QUESTION: Should the source ingest terms that exist in the `mondo.sssom.tsv` file BUT are also in the term exclusion file for the source also be removed?


NOTE: The files of obsolete terms were created using the pattern: `runoak -i components/icd10cm.db obsoletes > icd10cm_obsoletes.txt`
Files were used from the recent data build so all files were created late April 2025.

In [136]:
#!./run.sh make reports/mondo_obsoletes_exactmatch.tsv tmp/mondo.sssom.tsv


In [137]:
# Imports
import pandas as pd

pd.set_option('display.width', 1000)


In [138]:

# Function to extract CURIE from IRI
def extract_curie(iri):
    clean_iri = iri.replace('>', '').replace('<', '')
    curie_mapping = {
        'https://omim.org/entry/': 'OMIM:',
        'http://omim.org/entry/': 'OMIM:',
        'https://omim.org/phenotypicSeries/PS': 'OMIMPS:',
        'http://omim.org/phenotypicSeries/PS': 'OMIMPS:',
        'http://purl.obolibrary.org/obo/OMIMPS_': 'OMIMPS:',
        'http://purl.obolibrary.org/obo/MONDO_': 'MONDO:',
        'http://www.orpha.net/ORDO/Orphanet_': 'Orphanet:',
        'http://purl.obolibrary.org/obo/DOID_': 'DOID:',
        'http://purl.obolibrary.org/obo/NCIT_': 'NCIT:',
        'http://id.who.int/icd/entity/': 'icd11.foundation:',
        'http://purl.bioontology.org/ontology/ICD10CM/': 'ICD10CM:',
        'http://purl.obolibrary.org/obo/mondo/sources/icd11foundation/': 'icd11.foundation:',
    }
    for uri_prefix, curie_prefix in curie_mapping.items():
        if clean_iri.startswith(uri_prefix):
            curie = clean_iri.replace(uri_prefix, curie_prefix)
            return curie
    return clean_iri

def compute_stats(source, mondo_sssom_df,df_mondo_obsoletes_exactmatch):
    
    # THIS FILES HAVE TO EXIST AND BE UP TO DATE
    f_mirror_signature = f'reports/mirror_signature-{source}.tsv'
    f_initial_inclusions = f'tmp/{source}_relevant_signature.txt'
    f_exclusions = f'reports/{source}_term_exclusions.txt'
    f_deprecated = f'reports/mirror_deprecated-{source}.tsv'
    
    # Load the mirror signature file
    df_signature = pd.read_csv(f_mirror_signature, header=None, names=['iri'])
    df_signature['curie'] = df_signature['iri'].apply(extract_curie)
    df_signature_clean = df_signature.dropna(subset=['curie']) # Keep only rows where a CURIE was extracted
    signature_all = set(df_signature_clean['curie'].dropna())
    #print(f"signature_all: {list(signature_all)[0:5]}")

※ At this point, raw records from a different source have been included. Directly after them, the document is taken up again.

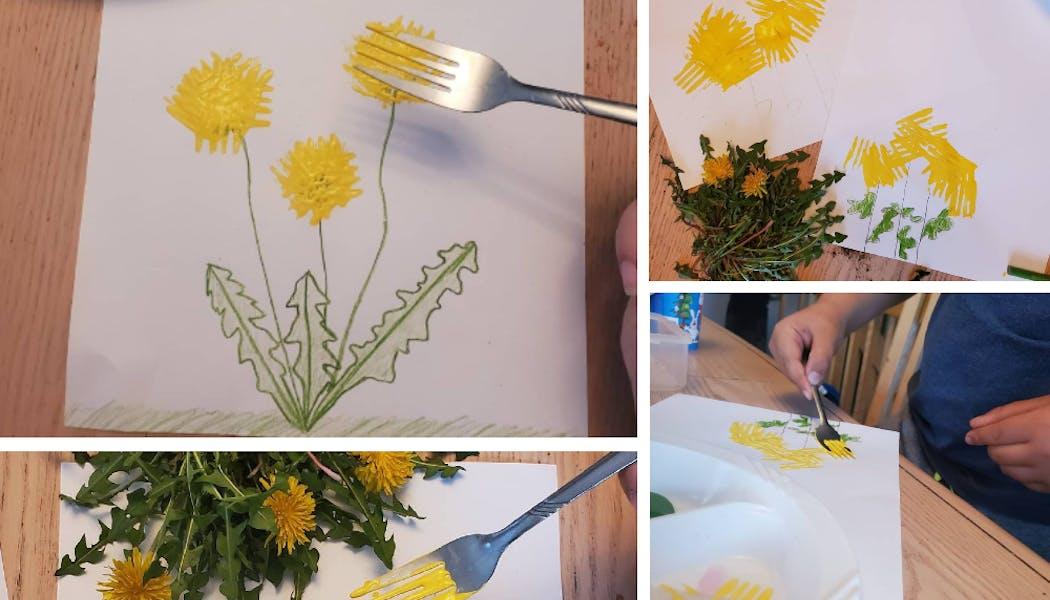pissenlits peints avec une fourchette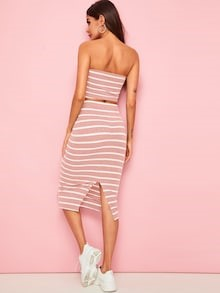 TWO PIECE STRIPED TUBE TOP SKIRT SET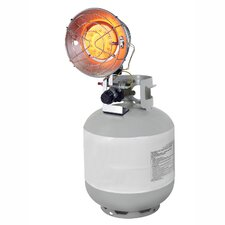 Propane Powered 15,000-BTU Single Burner Tank Top Radiant Heater with Tip Over Safety Switch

    # Load initial inclusion file
    # Move this to "reports" folder
    df_initial_inclusions = pd.read_csv(f_initial_inclusions, header=None, names=['curie_include'])
    df_initial_inclusions['curie_include'] = df_initial_inclusions['curie_include'].apply(extract_curie)
    signature_initial_inclusions = set(df_initial_inclusions['curie_include'].dropna())
    #print(f"signature_initial_inclusions: {list(signature_initial_inclusions)[0:5]}")

    # Load the term exclusions file
    df_manual_exclusions = pd.read_csv(f_exclusions, header=None, names=['curie_exclude'])
    signature_manual_exclusions = set(df_manual_exclusions['curie_exclude'].dropna())
    #print(f"signature_manual_exclusions: {list(signature_manual_exclusions)[0:5]}")

    # Load the obsolete terms from Mondo
    df_mondo_obsoletes = df_mondo_obsoletes_exactmatch[df_mondo_obsoletes_exactmatch['exact_match'].str.startswith('OMIM')].copy()
    signature_mondo_obsoletes = set(df_mondo_obsoletes['exact_match'].dropna().unique())
    #print(f"signature_obsoletes: {list(signature_mondo_obsoletes)[0:5]}")

    # Load the obsolete terms file for source
    df_source_obsoletes = pd.read_csv(f_deprecated, header=None, names=['curie'])
    df_source_obsoletes['curie'] = df_source_obsoletes['curie'].apply(extract_curie)
    signature_source_obsoletes = set(df_source_obsoletes['curie'].dropna().unique())
    #print(f"source_obsoletes: {list(signature_source_obsoletes)[0:5]}")

    # Compute the various sets
    non_inclusion_set = set(signature_all - signature_initial_inclusions)
    exclusion_set = non_inclusion_set | signature_manual_exclusions | signature_source_obsoletes | signature_mondo_obsoletes
    inclusion_set = signature_initial_inclusions - exclusion_set

    df_mapped = mondo_sssom_df[mondo_sssom_df['object_id'].isin(inclusion_set)].copy()
    mapped_set = set(df_mapped['object_id'].dropna().unique())
    non_mapped = inclusion_set - mapped_set
    print(f"First five IDs that have not been mapped yet: {list(non_mapped)[0:5]}")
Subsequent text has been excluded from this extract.